The Dudley Observatory controversy
of 1857-58 pitted the majority of the board
of trustees of the Observatory against its Scientific Council.
The trustees, designated by the 1852 charter as the Observatory's
governing body, had created that Scientific Council in 1856 in
order to help launch a program of astronomical observations. The
Council aimed to supervise a joint effort by the
U.S. Coast Survey and the Dudley
Observatory to carry out a program of astronomical observations of
value both to map-making and science.
The Council consisted of four of the nation's most
distinguished scientists Alexander Dallas
Bache, director of the U.S. Coast Survey,
Joseph Henry, an Albany native and
pioneer in electromagnetism then directing the Smithsonian
Institution, Benjamin Peirce,
professor of mathematics at Harvard, and Benjamin
A. Gould, a staff member of the Coast Survey and at the time
the only American to hold a Ph.D. in astronomy. He had been
designated by the Council to direct observations at the Dudley
Observatory.
Under an agreement arrived at in the summer of 1856 by the
trustees and the Council, Gould went to Europe and bought
equipment for the observatory, He returned to supervise its
installation at Albany, and to direct the initial observing
program. Both parties carried out their side of the agreement
amicably about a year, although most of Gould's directing was done
by letter from Cambridge, Mass., rather than on site at Albany. In
late 1857, following delays in getting the Observatory into
operation, and anticipated shortages of funds, the Council and the
Trustees parted company on policy. The Council wanted to suspend
activities temporarily at the Observatory until financial matters
were more solid (the nation was then in the midst of a business
depression) while the Trustees wanted to push ahead by hiring one
of the Coast Survey employees working in Albany,
Christian H. F. Peters, to complete
installation of the equipment and begin observations.

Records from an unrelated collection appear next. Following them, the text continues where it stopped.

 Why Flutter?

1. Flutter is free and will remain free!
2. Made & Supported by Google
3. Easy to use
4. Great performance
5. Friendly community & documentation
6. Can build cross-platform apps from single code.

For reasons having more to do with 19th century senses of
honor, responsibility and gentlemanly behavior than with
astronomy, this issue escalated into a full-fledged controversy
between the Trustees and the Scientific Council. For a
well-researched account, see the book
Elites in Conflict by Mary
Ellen James*. The council, citing the role of the
observatory as a scientific institution on a national or even
world scale, sought to gain full control. The trustees, citing the
organization's charter, strove to maintain their leading position.

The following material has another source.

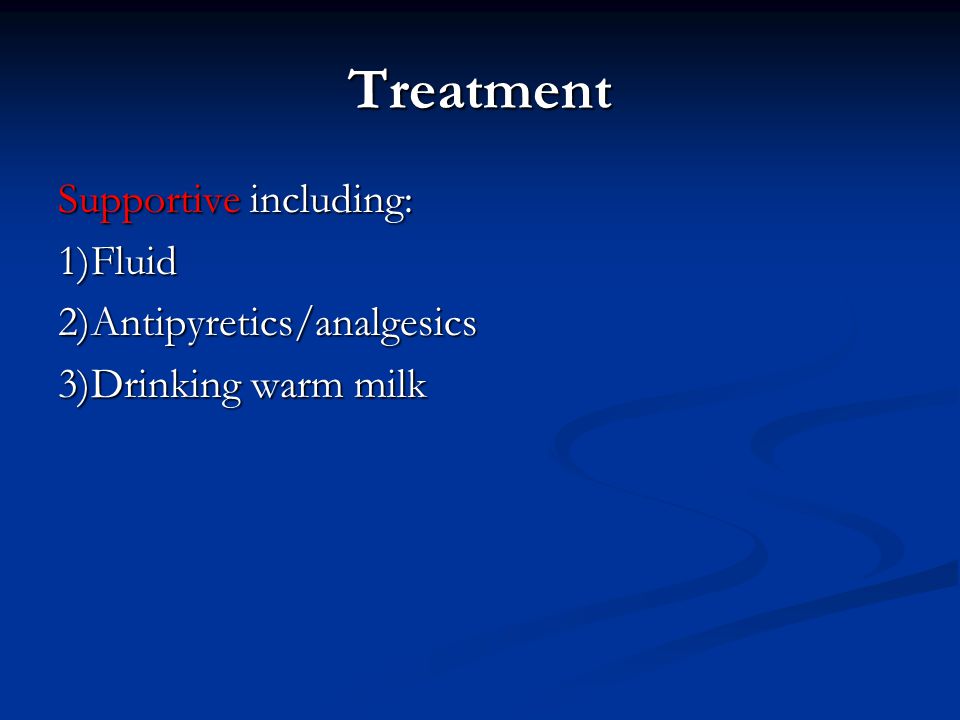 Treatment

Supportive including:
1)Fluid
2)Antipyretics/analgesics
3)Drinking warm milk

Minor incidents gave rise to major rounds of recrimination. For
example, a summer, 1858, visit to the observatory grounds by two
representatives of the trustees' cause led to, depending on the
interpretation, either a rude verbal assault on the astronomers by
the trustees, or the slamming and locking of the observatory door
by the astronomers in the face of the rightful owners, the
trustees.
This "siege of the observatory" and the resulting exchanges
between the parties became the occasion (though not the real
cause) for the dismissal of Gould by the Trustees . The Council
refused to recognize this dismissal, Gould stayed at the
Observatory, and each side recruited support not only in Albany
but as far away as Washington, D.C. Hot words between the parties
echoed in newspaper stories in Albany, New York City, and Boston,
and in hundreds of pages of specially printed accusations and
rebuttals. The controversy split Albany's social, political and
business community, and influenced the 1858 congressional
election. In the end, the trustees prevailed. Gould was evicted
from the Observatory in January, 1859, and the connection between
the Council and the Observatory was dissolved. Effects on the
protagonists were severe and long lasting. Gould never gained any
academic or research post in the United States, while the
observatory did not achieve a significant research role in
American astronomy for more than 20 years.

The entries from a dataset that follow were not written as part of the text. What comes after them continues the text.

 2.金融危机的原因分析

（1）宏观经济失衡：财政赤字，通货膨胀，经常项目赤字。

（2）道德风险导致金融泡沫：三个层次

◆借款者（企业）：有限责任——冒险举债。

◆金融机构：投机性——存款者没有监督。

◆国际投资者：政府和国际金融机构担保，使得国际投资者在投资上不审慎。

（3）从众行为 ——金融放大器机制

The controversy has in the past been interpreted by historians
as a battle between professional and amateur views of science,
between scientific arrogance and civic responsibility, or between
local boosterism and scientific nationalism. More recent
interpretations by James and others find these antitheses
oversimplified. The controversy is seen by these scholars as part
of the growing pains of American science, a significant episode in
the trial and error process of defining how a nominally democratic
but actually economically and socially stratified society might
support scientific research. According to this interpretation, the
desire of patrons to support science without participating in it,
and of scientists to perform science without personally funding
it, easily led to misunderstandings. The patrons' concepts of
gentlemanly behavior and financial trust clashed with the
scientists' views on scientific stewardship. The subsequent
increasing professionalization of science and formalization of
philanthropic efforts (as exemplified in the Carnegie Institution
and Rockefeller Foundation of the early twentieth century)
embodied the lessons learned, sometimes in an unpleasant manner,
from such episodes as the Dudley Observatory controversy.
*Elites in Conflict: the
antebellum clash over the Dudley Observatory, New
Brunswick, Rutgers University Press, 1987.